→ **Text provided**:
** START **
# Why do cheating wives fight so dirty?



## TroubledSexLife (Aug 23, 2012)

I have not posted my story but I believe my wife is a sociopath. Did she ever love me? I don't even know anymore. How can someone do so much wrong to another person that they claimed to love?

She had an affair and now she is trying to take everything from me. Before I could expose the affair (I didn't even think about exposure), she LIED AND TOLD EVERYONE I HIT HER AND CHEATED ON HER MANY TIMES IN OUR RELATIONSHIP. I never even touched her! I think people believe her over me and now my exposure looks like lies.

She also emptied all the joint bank accounts and maxed out two credit cards in the week after DDAY when I was still angry! Her lawyer told her to work part time to maximize alimony and she happily agreed.

She wants the house and right now we are staying here together. Almost daily she makes threats to me. 

Just this morning, she barged into the bedroom that I had kicked her out of (not literally) after dday, demanding she get to sleep on the bed. I told her to get lost and when I stood up to prevent her from lying down on the bed, she smacked me across the face and tried to kind of scratch me in my eyes. I restrained her but she started yelling that I was trying to rape her real loud. The neighbors could hear us most likely!

I got scared and let go and then she told me in a calm voice to never touch her or prevent her from her rights. Otherwise, she would call the cops and get a restraining order.

Oh and one other thing, she is also now belittling my sexual performance and size and stuff. But why does she say all this now? I heard her on the phone with one of her girlfriends telling her how God gave some men poor endowments just like (insert my name). I just about lost it. I WAS SITTING IN THE LIVING ROOM THERE WITH HER.

I did so much for this woman and this is what I get. I guess I am just a fool.


----------



## Kasler (Jul 20, 2012)

Because no holds barred in not being the bad guy. 

The BS has to be the emotional abusive boogie man at all cost. Anything less and they would actually have to depart from fog land and face the reality of being a selfish family destroying bitc*.

I won't lie, if you don't divorce her or are not in the process of doing so, you are most definitely a fool.


----------



## jfv (May 29, 2012)

She is demonizing you so she doesn't have to feel bad about being an unfaithful b****


----------



## TroubledSexLife (Aug 23, 2012)

But what is the point of demonizing me? Deep down inside, she has to know it is not true!


----------



## Kasler (Jul 20, 2012)

TroubledSexLife said:


> But what is the point of demonizing me? Deep down inside, she has to know it is not true!


How little you know of the mindset and rationalizations of a waywayd spouse, how little you know.

You gotta wise up and D her asap.


----------



## TroubledSexLife (Aug 23, 2012)

Also, one another really weird and embarrassing thing that she did to me during this "separation/off period" is that one night, she had put some sleeping pills or something in my drink (i know she did this but she denies it). In a little while, I became drowsy and went to bed.
** END **
→ **Entries provided**:
** START **
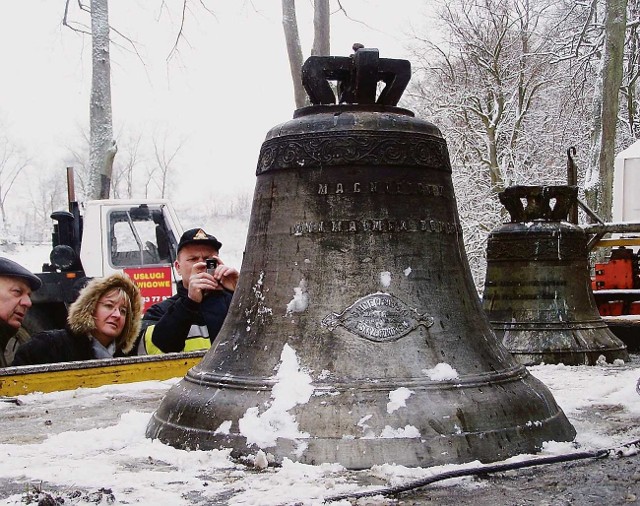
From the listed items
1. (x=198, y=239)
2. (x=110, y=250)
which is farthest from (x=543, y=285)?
(x=110, y=250)

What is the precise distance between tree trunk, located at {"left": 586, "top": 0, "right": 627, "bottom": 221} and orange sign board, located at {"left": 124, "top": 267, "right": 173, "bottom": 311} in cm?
852

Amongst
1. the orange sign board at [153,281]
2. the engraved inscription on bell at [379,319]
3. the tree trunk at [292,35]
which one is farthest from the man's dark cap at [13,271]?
the tree trunk at [292,35]

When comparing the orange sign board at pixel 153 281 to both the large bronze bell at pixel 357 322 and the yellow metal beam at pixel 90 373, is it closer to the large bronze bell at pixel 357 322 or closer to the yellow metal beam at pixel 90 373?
the yellow metal beam at pixel 90 373

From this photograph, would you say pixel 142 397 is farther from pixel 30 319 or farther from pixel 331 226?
pixel 30 319

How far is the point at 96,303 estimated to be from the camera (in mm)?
5594

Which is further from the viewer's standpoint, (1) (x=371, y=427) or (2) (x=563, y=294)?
(2) (x=563, y=294)

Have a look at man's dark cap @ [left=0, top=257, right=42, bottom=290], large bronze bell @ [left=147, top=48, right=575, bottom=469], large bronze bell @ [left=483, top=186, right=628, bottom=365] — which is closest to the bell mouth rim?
large bronze bell @ [left=147, top=48, right=575, bottom=469]

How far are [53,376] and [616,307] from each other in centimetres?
883

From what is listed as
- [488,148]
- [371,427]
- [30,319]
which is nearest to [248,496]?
[371,427]

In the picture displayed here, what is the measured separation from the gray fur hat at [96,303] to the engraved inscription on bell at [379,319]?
2.34 meters

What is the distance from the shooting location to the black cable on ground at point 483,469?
9.76ft

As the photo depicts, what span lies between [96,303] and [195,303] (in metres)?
0.64

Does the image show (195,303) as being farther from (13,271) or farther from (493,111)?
(493,111)

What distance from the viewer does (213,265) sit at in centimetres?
560
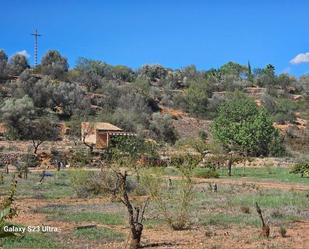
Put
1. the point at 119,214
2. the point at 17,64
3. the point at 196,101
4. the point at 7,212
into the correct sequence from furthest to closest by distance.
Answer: the point at 17,64
the point at 196,101
the point at 119,214
the point at 7,212

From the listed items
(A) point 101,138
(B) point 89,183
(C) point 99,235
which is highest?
(A) point 101,138

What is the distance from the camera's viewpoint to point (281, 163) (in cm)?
5553

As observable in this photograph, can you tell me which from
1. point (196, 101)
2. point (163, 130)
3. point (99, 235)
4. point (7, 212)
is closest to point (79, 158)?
point (163, 130)

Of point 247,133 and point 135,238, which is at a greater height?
point 247,133

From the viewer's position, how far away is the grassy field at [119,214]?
15484 mm

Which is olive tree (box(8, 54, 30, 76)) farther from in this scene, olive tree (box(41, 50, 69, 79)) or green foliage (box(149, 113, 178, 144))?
green foliage (box(149, 113, 178, 144))

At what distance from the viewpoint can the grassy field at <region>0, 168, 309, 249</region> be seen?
1548cm

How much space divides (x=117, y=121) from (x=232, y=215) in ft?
164

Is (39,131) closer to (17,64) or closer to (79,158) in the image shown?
(79,158)

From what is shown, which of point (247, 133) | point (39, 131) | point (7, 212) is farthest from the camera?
point (247, 133)

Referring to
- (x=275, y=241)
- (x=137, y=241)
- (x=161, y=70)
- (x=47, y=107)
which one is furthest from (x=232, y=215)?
(x=161, y=70)

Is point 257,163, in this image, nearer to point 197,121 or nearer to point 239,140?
point 239,140

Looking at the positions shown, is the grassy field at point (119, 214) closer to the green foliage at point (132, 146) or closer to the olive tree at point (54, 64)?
the green foliage at point (132, 146)

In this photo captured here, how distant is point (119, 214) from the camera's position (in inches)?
805
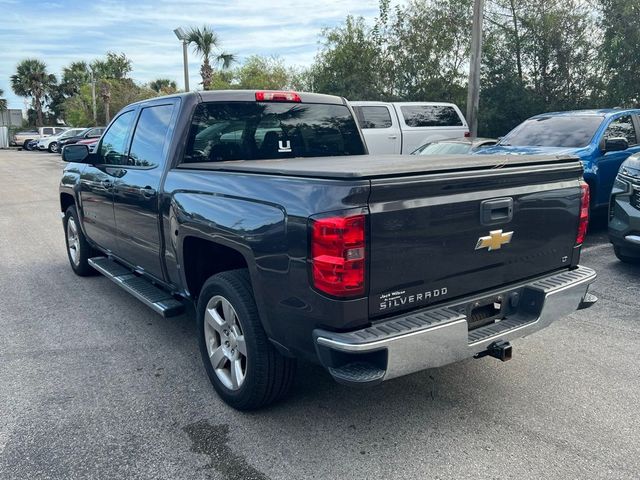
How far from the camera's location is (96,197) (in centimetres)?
554

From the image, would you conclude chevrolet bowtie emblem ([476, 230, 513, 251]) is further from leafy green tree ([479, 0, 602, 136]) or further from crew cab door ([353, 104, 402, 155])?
leafy green tree ([479, 0, 602, 136])

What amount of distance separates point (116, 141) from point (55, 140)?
37.6m

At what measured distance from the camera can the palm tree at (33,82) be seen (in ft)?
197

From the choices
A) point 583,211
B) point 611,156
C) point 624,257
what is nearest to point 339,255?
point 583,211

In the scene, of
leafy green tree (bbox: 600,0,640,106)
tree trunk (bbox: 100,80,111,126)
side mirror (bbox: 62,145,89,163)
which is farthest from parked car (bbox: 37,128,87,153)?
side mirror (bbox: 62,145,89,163)

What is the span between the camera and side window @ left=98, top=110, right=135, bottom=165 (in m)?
5.07

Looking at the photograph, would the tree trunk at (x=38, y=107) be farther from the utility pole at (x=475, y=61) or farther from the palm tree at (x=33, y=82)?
the utility pole at (x=475, y=61)

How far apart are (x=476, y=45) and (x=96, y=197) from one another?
37.5 feet

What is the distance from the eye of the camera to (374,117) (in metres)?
13.6

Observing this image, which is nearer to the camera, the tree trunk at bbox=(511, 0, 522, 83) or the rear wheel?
the rear wheel

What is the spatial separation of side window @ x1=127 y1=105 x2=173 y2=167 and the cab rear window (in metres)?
0.31

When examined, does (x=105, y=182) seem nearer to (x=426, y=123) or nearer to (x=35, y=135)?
(x=426, y=123)

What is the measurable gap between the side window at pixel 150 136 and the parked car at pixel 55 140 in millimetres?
33766

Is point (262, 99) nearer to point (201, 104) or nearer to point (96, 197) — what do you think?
point (201, 104)
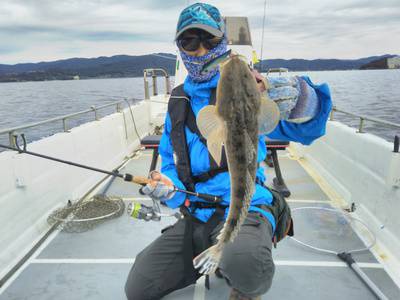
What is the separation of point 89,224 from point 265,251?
2.85m

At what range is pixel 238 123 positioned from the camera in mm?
1635

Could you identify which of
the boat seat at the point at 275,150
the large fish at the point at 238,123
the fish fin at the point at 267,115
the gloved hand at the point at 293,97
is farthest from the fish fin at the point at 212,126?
the boat seat at the point at 275,150

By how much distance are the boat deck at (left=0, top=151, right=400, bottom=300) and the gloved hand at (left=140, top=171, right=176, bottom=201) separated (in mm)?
1140

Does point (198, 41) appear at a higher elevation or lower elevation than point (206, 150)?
higher

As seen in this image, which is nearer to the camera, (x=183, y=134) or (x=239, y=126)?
(x=239, y=126)

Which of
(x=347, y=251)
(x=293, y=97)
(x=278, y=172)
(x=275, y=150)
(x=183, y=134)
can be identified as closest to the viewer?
(x=293, y=97)

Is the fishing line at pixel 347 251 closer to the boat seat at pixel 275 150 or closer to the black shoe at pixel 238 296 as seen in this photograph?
the boat seat at pixel 275 150

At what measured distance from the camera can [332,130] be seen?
5.90m

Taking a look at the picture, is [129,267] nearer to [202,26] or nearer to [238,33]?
[202,26]

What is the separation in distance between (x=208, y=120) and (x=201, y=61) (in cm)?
95

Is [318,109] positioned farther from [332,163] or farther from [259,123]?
[332,163]

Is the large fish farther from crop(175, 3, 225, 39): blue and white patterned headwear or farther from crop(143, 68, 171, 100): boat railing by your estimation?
crop(143, 68, 171, 100): boat railing

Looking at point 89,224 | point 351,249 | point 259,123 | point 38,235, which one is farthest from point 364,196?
point 38,235

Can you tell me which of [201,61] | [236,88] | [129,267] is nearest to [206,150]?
[201,61]
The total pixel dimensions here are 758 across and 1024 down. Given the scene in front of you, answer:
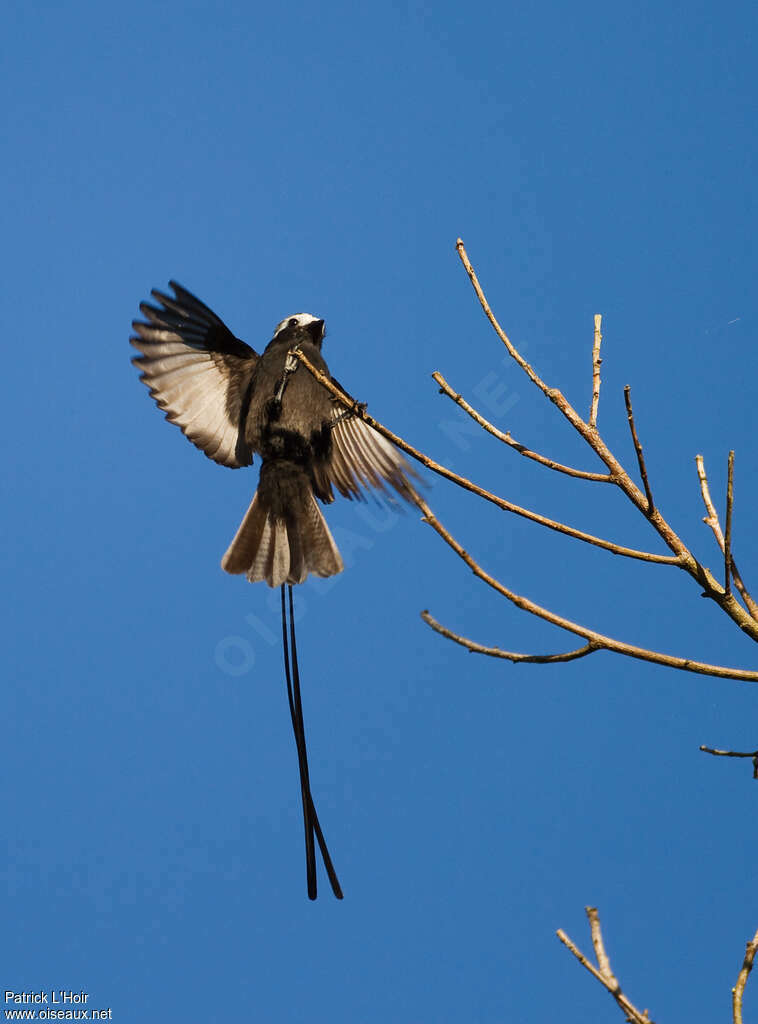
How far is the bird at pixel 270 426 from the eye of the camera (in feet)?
9.72

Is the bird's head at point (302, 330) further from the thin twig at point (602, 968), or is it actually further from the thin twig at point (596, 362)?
the thin twig at point (602, 968)

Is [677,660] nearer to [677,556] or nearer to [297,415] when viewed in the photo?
[677,556]

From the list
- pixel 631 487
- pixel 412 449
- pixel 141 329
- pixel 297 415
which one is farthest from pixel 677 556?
pixel 141 329

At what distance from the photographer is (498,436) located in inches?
66.2

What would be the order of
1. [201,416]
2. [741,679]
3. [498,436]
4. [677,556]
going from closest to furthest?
[741,679]
[677,556]
[498,436]
[201,416]

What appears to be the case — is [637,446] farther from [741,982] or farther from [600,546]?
[741,982]

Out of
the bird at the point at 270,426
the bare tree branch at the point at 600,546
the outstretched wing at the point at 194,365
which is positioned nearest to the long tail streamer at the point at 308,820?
the bare tree branch at the point at 600,546

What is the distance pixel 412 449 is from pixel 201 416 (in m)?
1.68

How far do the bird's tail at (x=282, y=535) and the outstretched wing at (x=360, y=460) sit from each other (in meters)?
0.10

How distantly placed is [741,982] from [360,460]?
1.96m

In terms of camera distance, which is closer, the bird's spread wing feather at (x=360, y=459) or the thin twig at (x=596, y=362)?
the thin twig at (x=596, y=362)

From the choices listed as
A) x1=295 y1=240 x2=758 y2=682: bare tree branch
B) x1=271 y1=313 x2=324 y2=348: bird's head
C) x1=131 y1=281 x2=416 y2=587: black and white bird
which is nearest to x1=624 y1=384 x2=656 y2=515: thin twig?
x1=295 y1=240 x2=758 y2=682: bare tree branch

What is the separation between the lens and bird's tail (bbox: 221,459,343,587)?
9.62 ft

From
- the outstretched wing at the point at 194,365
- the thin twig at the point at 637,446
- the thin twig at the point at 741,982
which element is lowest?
the thin twig at the point at 741,982
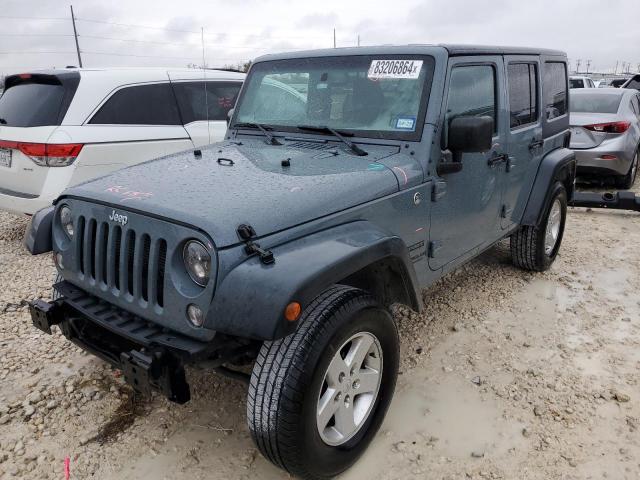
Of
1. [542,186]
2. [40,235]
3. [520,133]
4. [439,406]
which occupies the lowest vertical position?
[439,406]

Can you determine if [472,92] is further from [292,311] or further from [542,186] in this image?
[292,311]

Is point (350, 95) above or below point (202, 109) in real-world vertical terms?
above

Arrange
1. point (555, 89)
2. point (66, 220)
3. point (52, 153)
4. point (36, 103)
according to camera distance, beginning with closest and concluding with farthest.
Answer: point (66, 220)
point (555, 89)
point (52, 153)
point (36, 103)

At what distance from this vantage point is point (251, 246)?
2.16m

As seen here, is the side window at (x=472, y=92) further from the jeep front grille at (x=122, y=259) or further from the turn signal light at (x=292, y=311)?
the jeep front grille at (x=122, y=259)

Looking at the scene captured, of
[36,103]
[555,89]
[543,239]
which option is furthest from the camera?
[36,103]

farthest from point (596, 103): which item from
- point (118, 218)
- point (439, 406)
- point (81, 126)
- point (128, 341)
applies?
point (128, 341)

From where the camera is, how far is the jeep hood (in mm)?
2297

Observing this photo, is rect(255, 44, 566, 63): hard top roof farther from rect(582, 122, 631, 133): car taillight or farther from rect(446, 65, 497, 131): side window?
rect(582, 122, 631, 133): car taillight

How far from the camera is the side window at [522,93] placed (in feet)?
13.2

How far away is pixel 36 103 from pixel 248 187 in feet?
12.6

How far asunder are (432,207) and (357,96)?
84 centimetres

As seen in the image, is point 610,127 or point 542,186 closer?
point 542,186

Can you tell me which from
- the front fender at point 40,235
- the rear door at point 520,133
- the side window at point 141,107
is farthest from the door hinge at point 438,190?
the side window at point 141,107
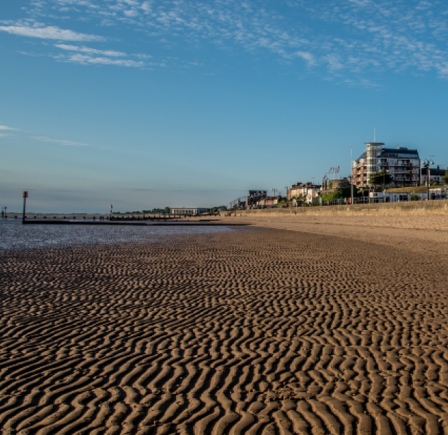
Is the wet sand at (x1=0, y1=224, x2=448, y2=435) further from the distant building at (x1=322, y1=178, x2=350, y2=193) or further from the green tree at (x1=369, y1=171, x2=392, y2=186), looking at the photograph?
the green tree at (x1=369, y1=171, x2=392, y2=186)

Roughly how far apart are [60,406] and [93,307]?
4.39 m

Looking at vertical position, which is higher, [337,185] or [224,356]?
[337,185]

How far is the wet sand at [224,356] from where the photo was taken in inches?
A: 154

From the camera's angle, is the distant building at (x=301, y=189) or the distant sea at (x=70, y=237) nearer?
the distant sea at (x=70, y=237)

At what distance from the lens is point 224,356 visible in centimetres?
554

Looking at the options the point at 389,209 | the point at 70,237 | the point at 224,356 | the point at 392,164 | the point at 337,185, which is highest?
the point at 392,164

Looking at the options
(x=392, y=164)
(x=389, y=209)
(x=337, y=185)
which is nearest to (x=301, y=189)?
(x=392, y=164)

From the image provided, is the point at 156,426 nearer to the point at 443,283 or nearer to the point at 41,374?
the point at 41,374

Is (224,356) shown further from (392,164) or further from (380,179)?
(392,164)

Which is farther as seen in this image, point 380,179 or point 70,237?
point 380,179

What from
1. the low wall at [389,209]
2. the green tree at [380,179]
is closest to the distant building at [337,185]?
the green tree at [380,179]

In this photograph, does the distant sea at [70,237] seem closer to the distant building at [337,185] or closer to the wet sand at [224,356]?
the wet sand at [224,356]

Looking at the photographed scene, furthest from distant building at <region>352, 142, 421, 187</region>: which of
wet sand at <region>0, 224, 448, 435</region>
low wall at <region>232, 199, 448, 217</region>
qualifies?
wet sand at <region>0, 224, 448, 435</region>

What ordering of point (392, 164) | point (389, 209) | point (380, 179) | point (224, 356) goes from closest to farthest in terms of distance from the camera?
point (224, 356)
point (389, 209)
point (380, 179)
point (392, 164)
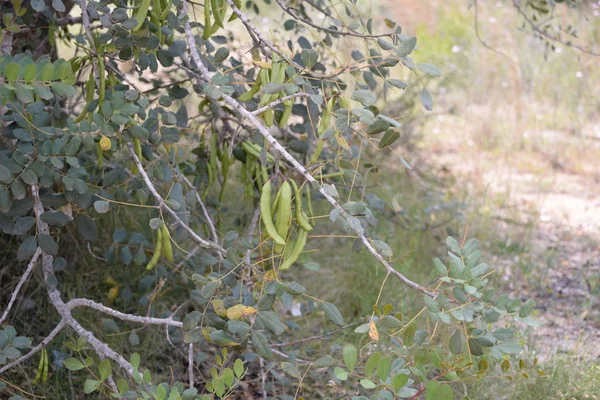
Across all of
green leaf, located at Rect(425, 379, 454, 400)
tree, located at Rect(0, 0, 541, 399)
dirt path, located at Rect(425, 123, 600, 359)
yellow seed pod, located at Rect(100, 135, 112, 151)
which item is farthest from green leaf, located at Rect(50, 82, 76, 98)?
dirt path, located at Rect(425, 123, 600, 359)

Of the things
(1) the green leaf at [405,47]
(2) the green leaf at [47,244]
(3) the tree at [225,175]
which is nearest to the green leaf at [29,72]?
Answer: (3) the tree at [225,175]

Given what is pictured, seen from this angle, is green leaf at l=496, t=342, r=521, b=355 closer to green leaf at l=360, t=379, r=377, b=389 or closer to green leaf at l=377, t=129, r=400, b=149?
green leaf at l=360, t=379, r=377, b=389

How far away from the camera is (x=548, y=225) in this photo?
4.08 meters

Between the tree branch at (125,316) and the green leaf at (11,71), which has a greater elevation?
the green leaf at (11,71)

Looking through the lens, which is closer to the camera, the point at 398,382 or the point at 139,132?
the point at 398,382

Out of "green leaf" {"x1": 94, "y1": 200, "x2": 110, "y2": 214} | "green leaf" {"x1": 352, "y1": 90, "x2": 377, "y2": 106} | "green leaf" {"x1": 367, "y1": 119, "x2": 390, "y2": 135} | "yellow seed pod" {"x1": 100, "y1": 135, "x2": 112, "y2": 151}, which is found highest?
"green leaf" {"x1": 352, "y1": 90, "x2": 377, "y2": 106}

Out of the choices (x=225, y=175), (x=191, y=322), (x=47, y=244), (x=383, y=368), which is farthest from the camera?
(x=225, y=175)

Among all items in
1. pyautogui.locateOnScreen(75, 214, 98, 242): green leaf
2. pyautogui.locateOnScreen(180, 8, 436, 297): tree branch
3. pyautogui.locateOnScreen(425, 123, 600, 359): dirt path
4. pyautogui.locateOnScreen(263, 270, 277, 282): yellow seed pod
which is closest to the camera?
pyautogui.locateOnScreen(180, 8, 436, 297): tree branch

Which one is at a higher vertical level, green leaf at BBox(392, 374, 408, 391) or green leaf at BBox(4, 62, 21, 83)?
green leaf at BBox(4, 62, 21, 83)

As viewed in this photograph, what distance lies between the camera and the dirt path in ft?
9.90

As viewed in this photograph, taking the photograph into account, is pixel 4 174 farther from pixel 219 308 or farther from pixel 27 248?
pixel 219 308

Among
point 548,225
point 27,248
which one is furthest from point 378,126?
point 548,225

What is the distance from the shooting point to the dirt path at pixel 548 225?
302 centimetres

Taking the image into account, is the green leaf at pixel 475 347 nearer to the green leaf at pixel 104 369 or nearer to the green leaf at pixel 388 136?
the green leaf at pixel 388 136
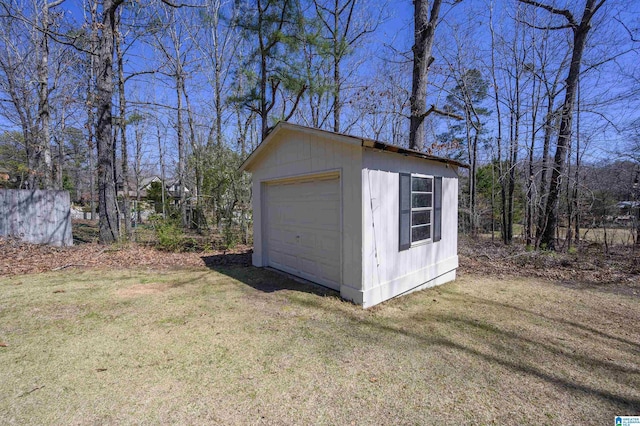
** END **
→ **Exercise brief**: Write out the stretch of the forum thread from "I did so much" through "the bad guy." word for word. The items were drawn from a separate source.

→ **Output of the exercise**:
I did so much for this woman and this is what I get. I guess I am just a fool.


----------



## Kasler (Jul 20, 2012)

Because no holds barred in not being the bad guy.